BEGIN EXCERPTED RECORDS
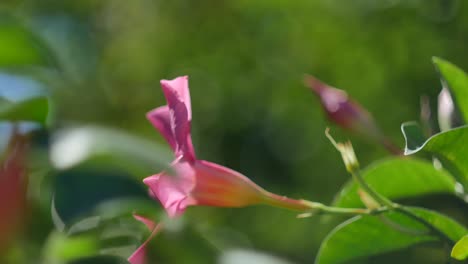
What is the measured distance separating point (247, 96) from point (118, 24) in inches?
40.8

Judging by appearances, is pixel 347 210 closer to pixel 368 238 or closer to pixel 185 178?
pixel 368 238

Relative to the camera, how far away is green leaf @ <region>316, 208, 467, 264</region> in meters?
1.01

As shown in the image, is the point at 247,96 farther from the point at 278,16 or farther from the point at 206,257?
the point at 206,257

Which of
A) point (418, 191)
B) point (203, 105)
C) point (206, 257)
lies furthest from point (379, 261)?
point (203, 105)

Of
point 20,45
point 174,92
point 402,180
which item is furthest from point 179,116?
point 402,180

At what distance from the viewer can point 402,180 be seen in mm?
1147

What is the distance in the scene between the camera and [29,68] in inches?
46.6

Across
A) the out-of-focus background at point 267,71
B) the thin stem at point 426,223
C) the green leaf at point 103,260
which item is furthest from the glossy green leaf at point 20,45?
the out-of-focus background at point 267,71

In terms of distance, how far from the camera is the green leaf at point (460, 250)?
874mm

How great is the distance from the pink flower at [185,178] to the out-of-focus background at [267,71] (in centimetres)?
224

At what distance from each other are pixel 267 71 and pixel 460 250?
3636 mm

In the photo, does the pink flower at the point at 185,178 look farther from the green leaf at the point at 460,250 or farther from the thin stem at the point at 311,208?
the green leaf at the point at 460,250

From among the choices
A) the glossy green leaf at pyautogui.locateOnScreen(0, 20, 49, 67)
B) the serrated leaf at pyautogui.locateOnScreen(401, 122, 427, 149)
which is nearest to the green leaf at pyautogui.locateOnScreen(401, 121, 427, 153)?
the serrated leaf at pyautogui.locateOnScreen(401, 122, 427, 149)

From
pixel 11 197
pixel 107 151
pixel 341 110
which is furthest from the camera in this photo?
pixel 341 110
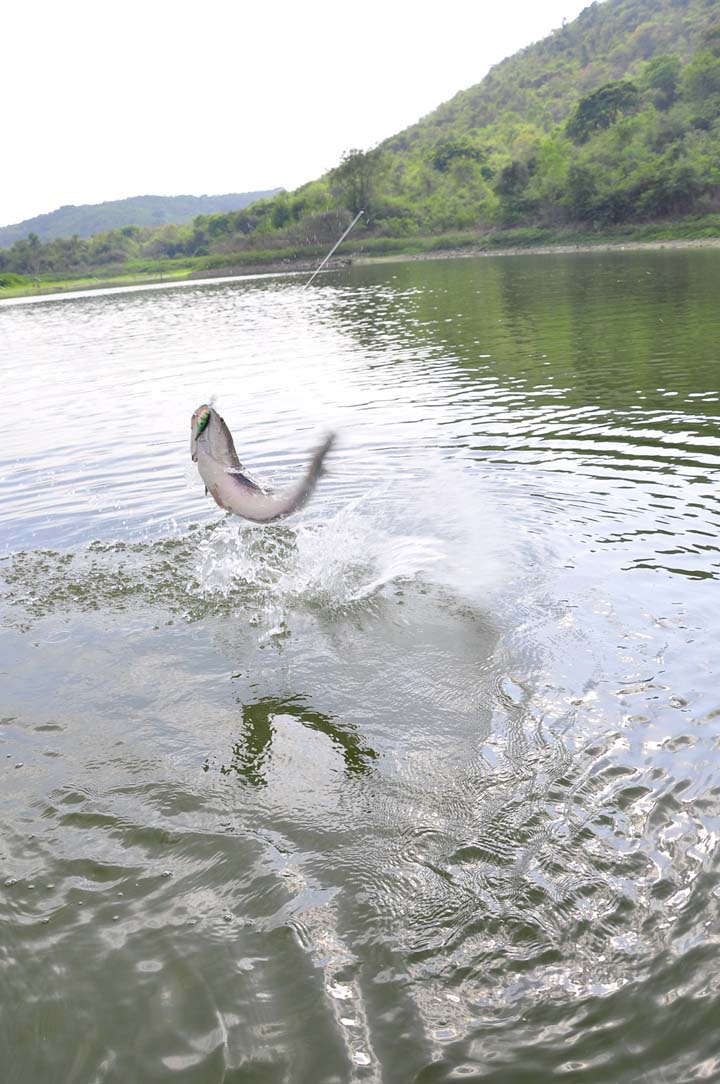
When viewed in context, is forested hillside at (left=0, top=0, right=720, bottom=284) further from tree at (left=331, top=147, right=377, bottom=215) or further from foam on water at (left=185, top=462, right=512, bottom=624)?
foam on water at (left=185, top=462, right=512, bottom=624)

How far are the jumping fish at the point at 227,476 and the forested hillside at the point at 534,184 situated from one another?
75.2 m

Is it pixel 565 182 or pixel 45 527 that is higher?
pixel 565 182

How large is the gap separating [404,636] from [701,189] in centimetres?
END EXCERPTED RECORDS
# [WHAT THE TASK REQUIRES]
Leave out the pictures and output every record above precisely as given.

# [RESPONSE FOR THIS EXERCISE]
What is the measured distance separating point (247, 96) from point (118, 24) in inches?
40.8

Judging by appearances, is pixel 347 210 closer to pixel 368 238 or closer to pixel 185 178?
pixel 368 238

Relative to the camera, how far away is green leaf @ <region>316, 208, 467, 264</region> in meters?
1.01

As shown in the image, is the point at 247,96 farther from the point at 278,16 or farther from the point at 206,257?
the point at 206,257

Which of
A) point (418, 191)
B) point (203, 105)
C) point (206, 257)
lies furthest from point (379, 261)?
point (203, 105)

Of
point 20,45
point 174,92
point 402,180
which item is furthest from point 179,116?
point 402,180

At what distance from the viewer can point 402,180 be seen in mm?
1147

What is the distance in the scene between the camera and [29,68] in inches?
46.6

Across
A) the out-of-focus background at point 267,71
B) the thin stem at point 426,223
C) the green leaf at point 103,260
which item is furthest from the glossy green leaf at point 20,45?
the out-of-focus background at point 267,71

In terms of distance, how far from the camera is the green leaf at point (460, 250)?
874mm

How great is the distance from the pink flower at [185,178] to the out-of-focus background at [267,71] (in centimetres)?
224

At what distance from each other are pixel 267 71 and pixel 460 250?
3636 mm

In the photo, does the pink flower at the point at 185,178 look farther from the green leaf at the point at 460,250 or farther from the thin stem at the point at 311,208?
the green leaf at the point at 460,250

From among the choices
A) the glossy green leaf at pyautogui.locateOnScreen(0, 20, 49, 67)
B) the serrated leaf at pyautogui.locateOnScreen(401, 122, 427, 149)
which is nearest to the green leaf at pyautogui.locateOnScreen(401, 121, 427, 153)?
the serrated leaf at pyautogui.locateOnScreen(401, 122, 427, 149)

From
pixel 11 197
pixel 107 151
pixel 341 110
which is furthest from the camera in this photo?
pixel 341 110
When viewed in context, is forested hillside at (left=0, top=0, right=720, bottom=284) further from tree at (left=331, top=147, right=377, bottom=215) or further from foam on water at (left=185, top=462, right=512, bottom=624)?
foam on water at (left=185, top=462, right=512, bottom=624)

How far are the jumping fish at the point at 227,476 and the forested hillside at the point at 534,184 situated from one another?
75.2 m

Is it pixel 565 182 or pixel 45 527 that is higher?
pixel 565 182

How large is the gap separating [404,636] from [701,189] in centimetres?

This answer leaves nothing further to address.